What you need to do
Copy the rows from the line with "What kind of chart is shown" through the line with "On the left chart, which category has the lowest", keeping each one word for word. Leave the pictures out of your answer.

Information shown
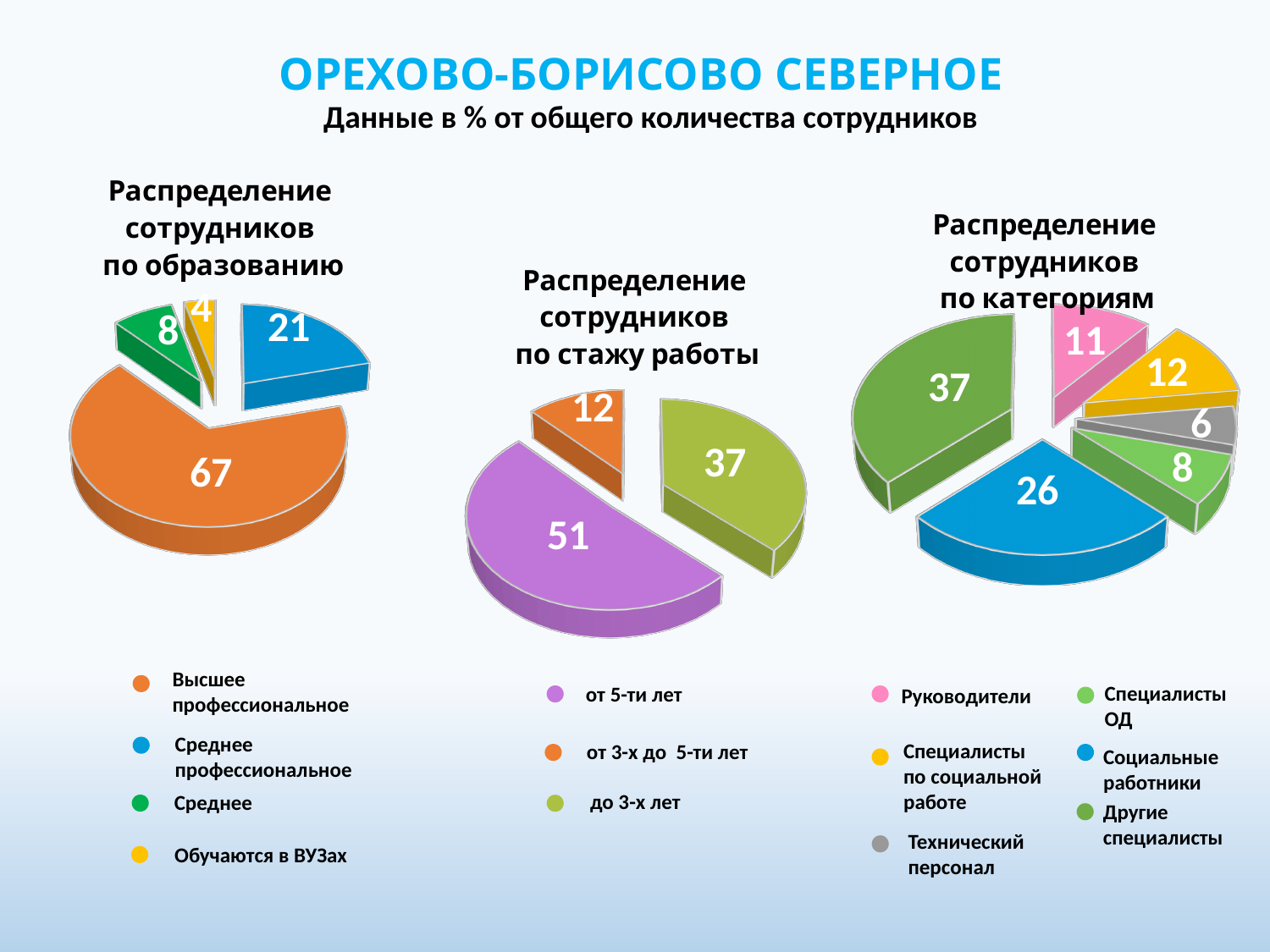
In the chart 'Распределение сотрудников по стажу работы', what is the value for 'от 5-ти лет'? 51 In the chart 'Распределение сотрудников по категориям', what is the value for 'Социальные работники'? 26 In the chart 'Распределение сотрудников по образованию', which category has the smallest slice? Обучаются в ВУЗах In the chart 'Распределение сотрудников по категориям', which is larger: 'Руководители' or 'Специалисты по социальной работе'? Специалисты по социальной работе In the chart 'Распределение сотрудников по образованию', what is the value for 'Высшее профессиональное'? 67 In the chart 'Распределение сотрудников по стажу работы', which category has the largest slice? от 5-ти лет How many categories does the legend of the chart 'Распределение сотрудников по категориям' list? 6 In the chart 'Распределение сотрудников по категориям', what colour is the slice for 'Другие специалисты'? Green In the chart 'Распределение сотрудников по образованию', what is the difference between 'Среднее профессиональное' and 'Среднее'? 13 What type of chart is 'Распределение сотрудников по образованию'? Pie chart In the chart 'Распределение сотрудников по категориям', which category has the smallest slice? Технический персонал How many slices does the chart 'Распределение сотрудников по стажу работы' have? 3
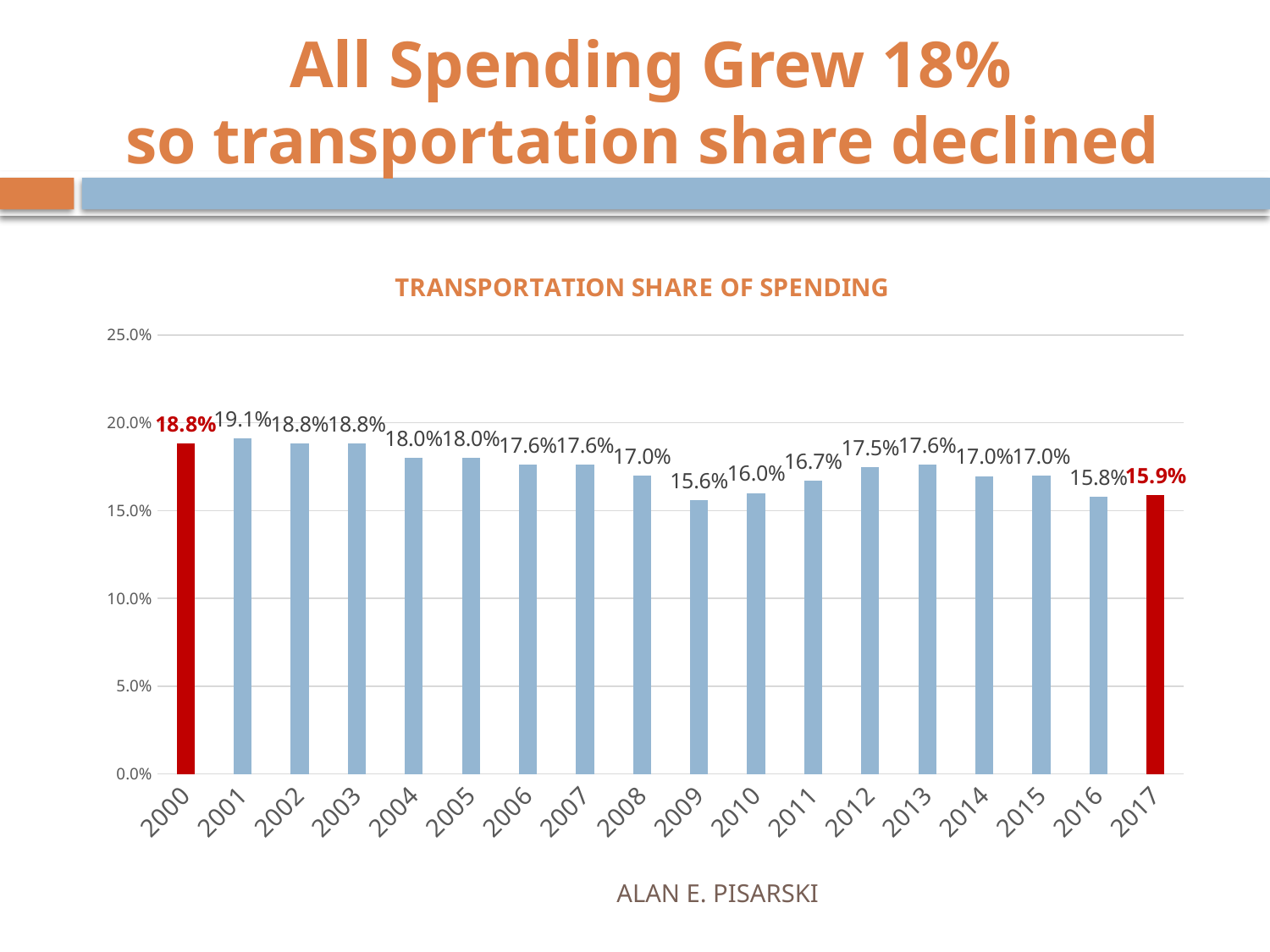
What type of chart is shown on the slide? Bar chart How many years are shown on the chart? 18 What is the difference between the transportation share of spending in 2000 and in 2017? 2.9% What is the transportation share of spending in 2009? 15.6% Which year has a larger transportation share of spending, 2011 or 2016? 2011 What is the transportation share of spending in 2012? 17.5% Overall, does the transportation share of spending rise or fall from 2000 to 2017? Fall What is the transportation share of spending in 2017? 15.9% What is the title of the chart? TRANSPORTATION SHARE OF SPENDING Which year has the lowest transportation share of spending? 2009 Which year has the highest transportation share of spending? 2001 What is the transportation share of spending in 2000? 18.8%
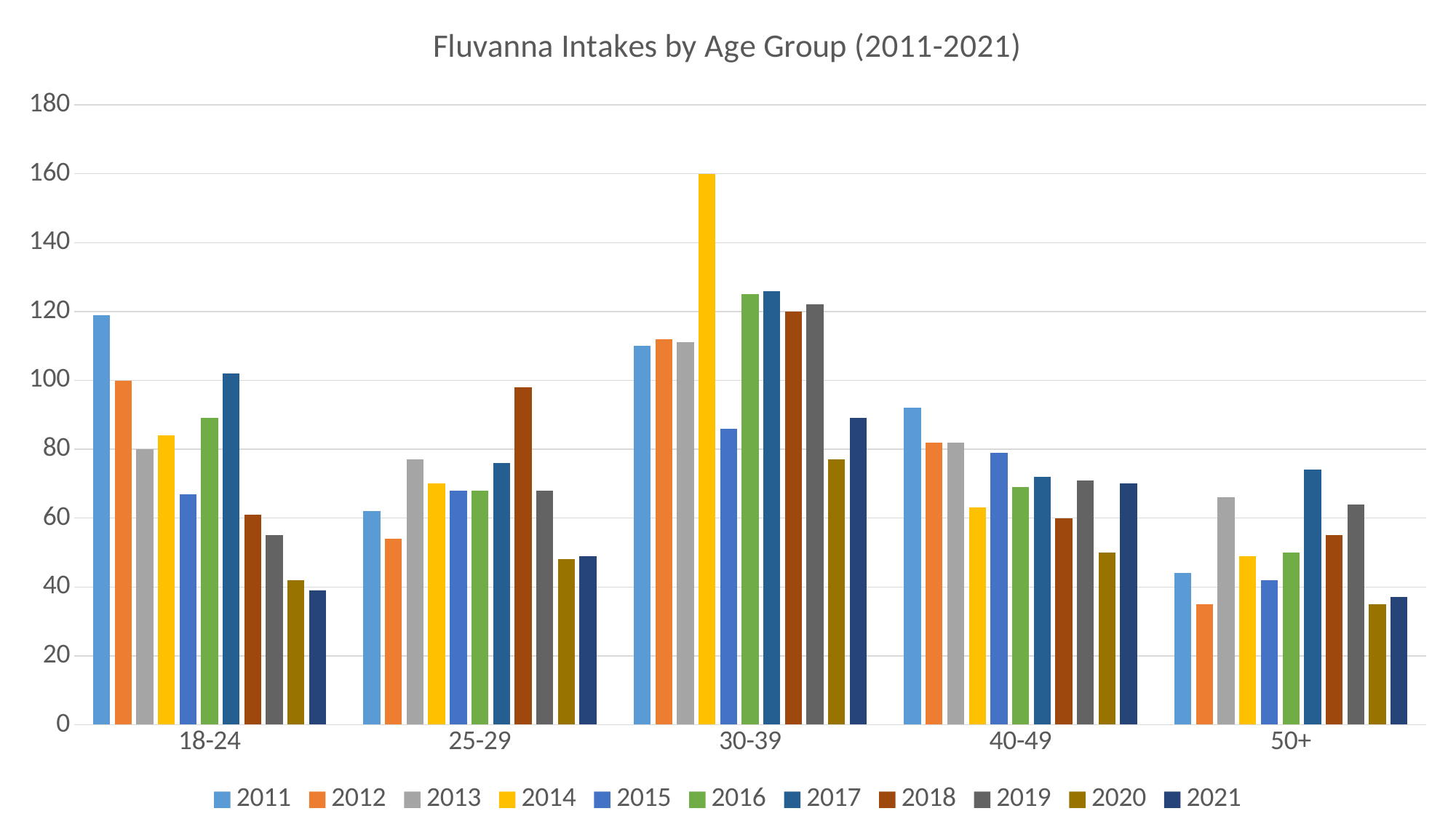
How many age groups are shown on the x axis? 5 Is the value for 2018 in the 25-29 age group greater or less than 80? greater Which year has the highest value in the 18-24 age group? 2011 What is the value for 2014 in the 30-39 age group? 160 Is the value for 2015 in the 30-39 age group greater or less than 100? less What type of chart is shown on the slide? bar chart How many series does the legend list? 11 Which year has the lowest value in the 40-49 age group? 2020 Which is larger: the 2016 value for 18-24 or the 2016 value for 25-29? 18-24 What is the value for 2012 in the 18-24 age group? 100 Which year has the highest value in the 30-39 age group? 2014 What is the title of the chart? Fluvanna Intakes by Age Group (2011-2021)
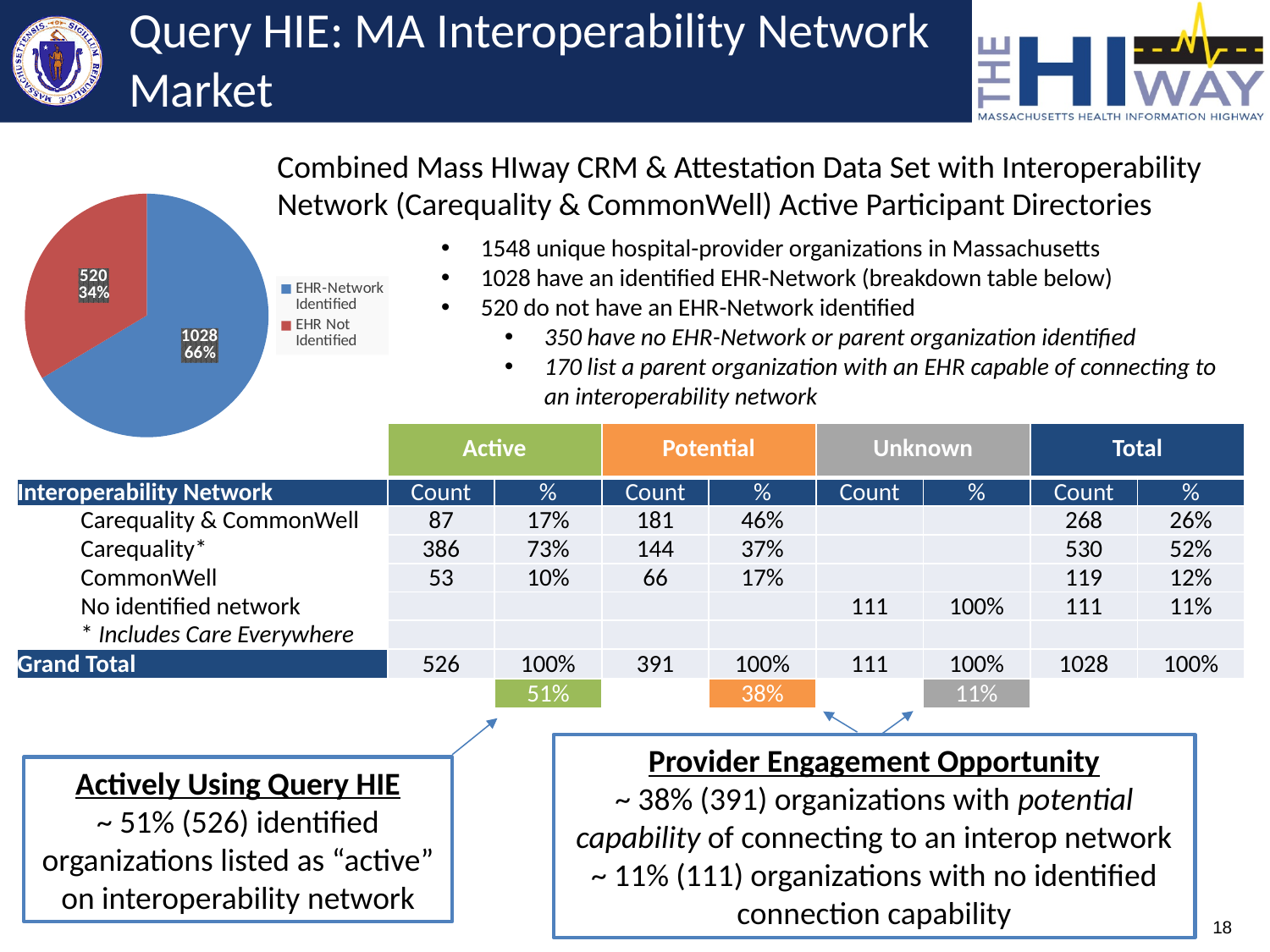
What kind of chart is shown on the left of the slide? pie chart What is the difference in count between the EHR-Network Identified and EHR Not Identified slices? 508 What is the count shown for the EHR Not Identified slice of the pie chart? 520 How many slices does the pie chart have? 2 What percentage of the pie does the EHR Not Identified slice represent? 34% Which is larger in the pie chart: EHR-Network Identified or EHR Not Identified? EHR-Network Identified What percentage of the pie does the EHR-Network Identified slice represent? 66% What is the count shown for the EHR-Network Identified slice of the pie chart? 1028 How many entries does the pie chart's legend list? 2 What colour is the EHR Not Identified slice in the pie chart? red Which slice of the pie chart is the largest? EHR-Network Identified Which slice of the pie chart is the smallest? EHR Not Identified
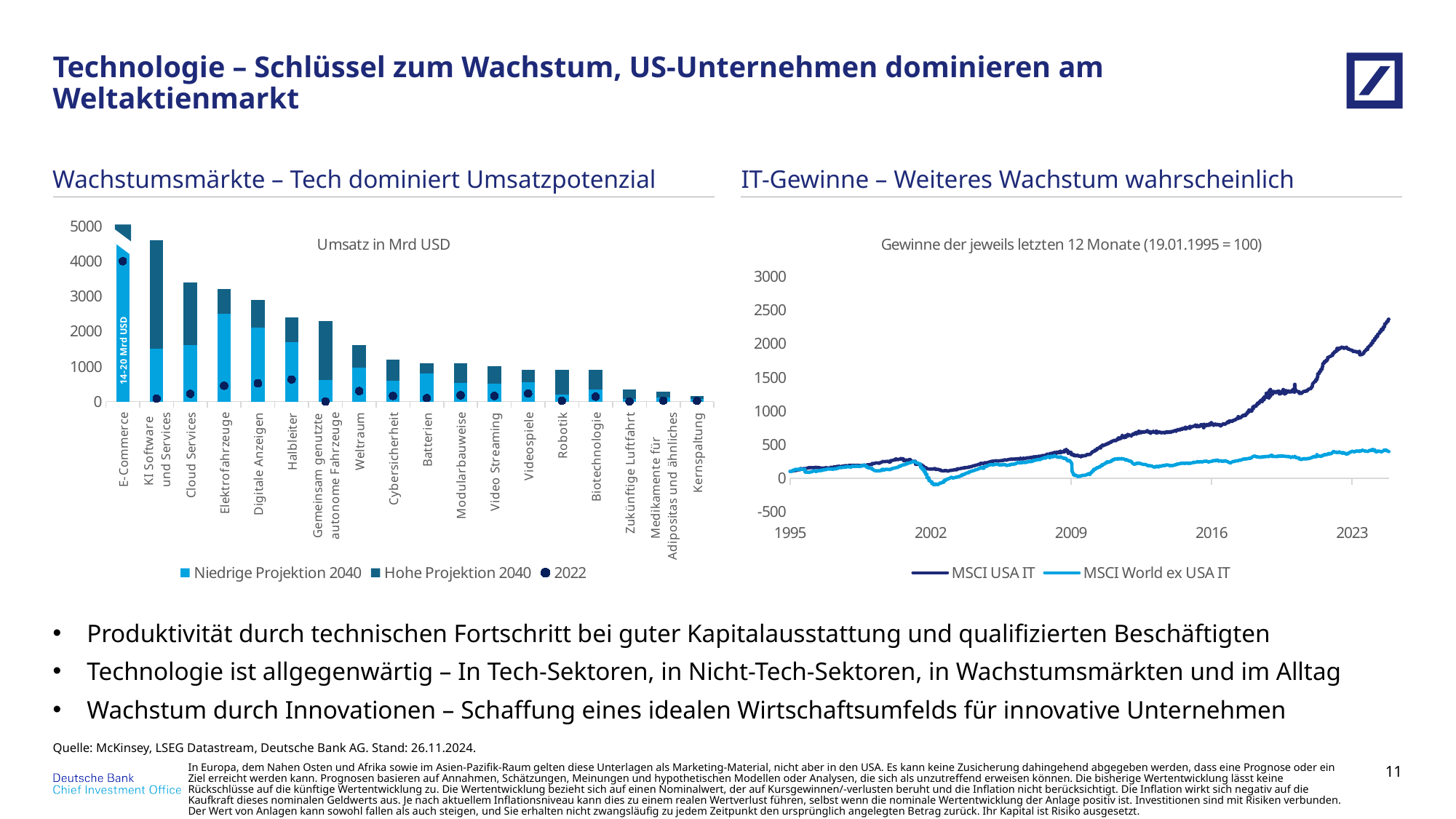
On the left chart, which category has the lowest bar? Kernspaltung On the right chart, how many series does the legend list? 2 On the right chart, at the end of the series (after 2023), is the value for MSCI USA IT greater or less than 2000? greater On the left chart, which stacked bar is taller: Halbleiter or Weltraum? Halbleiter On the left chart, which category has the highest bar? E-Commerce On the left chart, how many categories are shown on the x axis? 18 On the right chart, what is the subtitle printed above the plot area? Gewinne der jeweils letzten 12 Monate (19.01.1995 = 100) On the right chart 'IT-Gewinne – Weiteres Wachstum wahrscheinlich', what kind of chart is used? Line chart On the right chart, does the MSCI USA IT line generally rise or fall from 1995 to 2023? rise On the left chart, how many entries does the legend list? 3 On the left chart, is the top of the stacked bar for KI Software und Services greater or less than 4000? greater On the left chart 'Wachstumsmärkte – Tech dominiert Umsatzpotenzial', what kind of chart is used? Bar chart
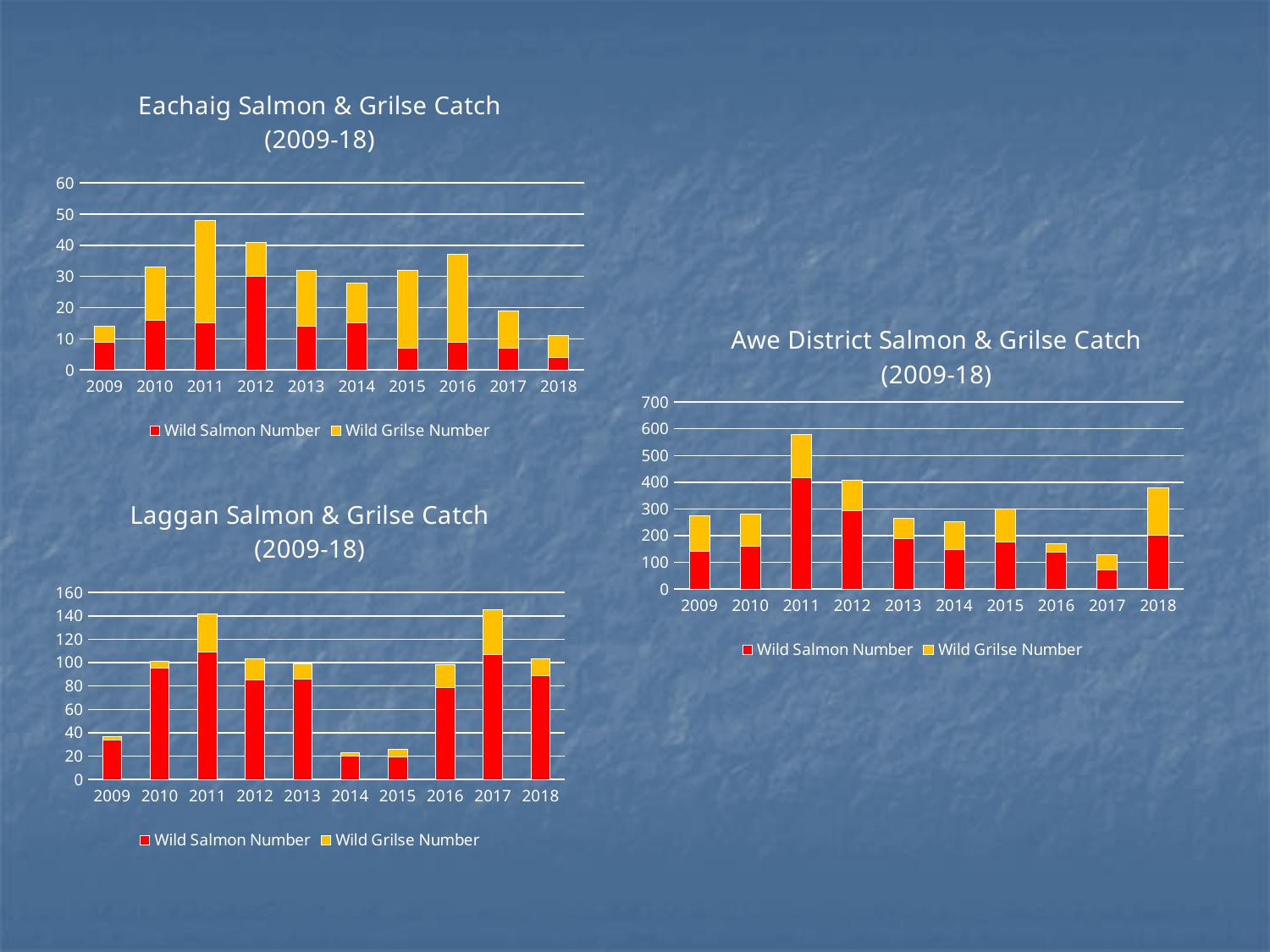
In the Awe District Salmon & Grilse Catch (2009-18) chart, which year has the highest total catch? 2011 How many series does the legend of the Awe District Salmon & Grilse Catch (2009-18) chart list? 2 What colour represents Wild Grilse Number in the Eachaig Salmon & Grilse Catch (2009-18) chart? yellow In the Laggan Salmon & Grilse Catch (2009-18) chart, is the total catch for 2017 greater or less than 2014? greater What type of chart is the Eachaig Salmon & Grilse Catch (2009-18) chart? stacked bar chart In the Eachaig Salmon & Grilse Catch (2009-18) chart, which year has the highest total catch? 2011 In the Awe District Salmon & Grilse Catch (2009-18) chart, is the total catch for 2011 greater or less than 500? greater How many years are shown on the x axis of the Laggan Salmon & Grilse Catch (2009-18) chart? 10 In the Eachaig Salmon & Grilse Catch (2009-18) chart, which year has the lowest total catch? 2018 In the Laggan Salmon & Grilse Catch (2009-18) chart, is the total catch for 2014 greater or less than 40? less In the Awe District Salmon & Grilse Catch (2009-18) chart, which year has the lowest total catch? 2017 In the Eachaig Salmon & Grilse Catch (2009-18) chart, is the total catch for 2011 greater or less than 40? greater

Result of this exercise
What kind of chart is shown on the left of the slide? pie chart What is the difference in count between the EHR-Network Identified and EHR Not Identified slices? 508 What is the count shown for the EHR Not Identified slice of the pie chart? 520 How many slices does the pie chart have? 2 What percentage of the pie does the EHR Not Identified slice represent? 34% Which is larger in the pie chart: EHR-Network Identified or EHR Not Identified? EHR-Network Identified What percentage of the pie does the EHR-Network Identified slice represent? 66% What is the count shown for the EHR-Network Identified slice of the pie chart? 1028 How many entries does the pie chart's legend list? 2 What colour is the EHR Not Identified slice in the pie chart? red Which slice of the pie chart is the largest? EHR-Network Identified Which slice of the pie chart is the smallest? EHR Not Identified
On the left chart, which category has the lowest bar? Kernspaltung On the right chart, how many series does the legend list? 2 On the right chart, at the end of the series (after 2023), is the value for MSCI USA IT greater or less than 2000? greater On the left chart, which stacked bar is taller: Halbleiter or Weltraum? Halbleiter On the left chart, which category has the highest bar? E-Commerce On the left chart, how many categories are shown on the x axis? 18 On the right chart, what is the subtitle printed above the plot area? Gewinne der jeweils letzten 12 Monate (19.01.1995 = 100) On the right chart 'IT-Gewinne – Weiteres Wachstum wahrscheinlich', what kind of chart is used? Line chart On the right chart, does the MSCI USA IT line generally rise or fall from 1995 to 2023? rise On the left chart, how many entries does the legend list? 3 On the left chart, is the top of the stacked bar for KI Software und Services greater or less than 4000? greater On the left chart 'Wachstumsmärkte – Tech dominiert Umsatzpotenzial', what kind of chart is used? Bar chart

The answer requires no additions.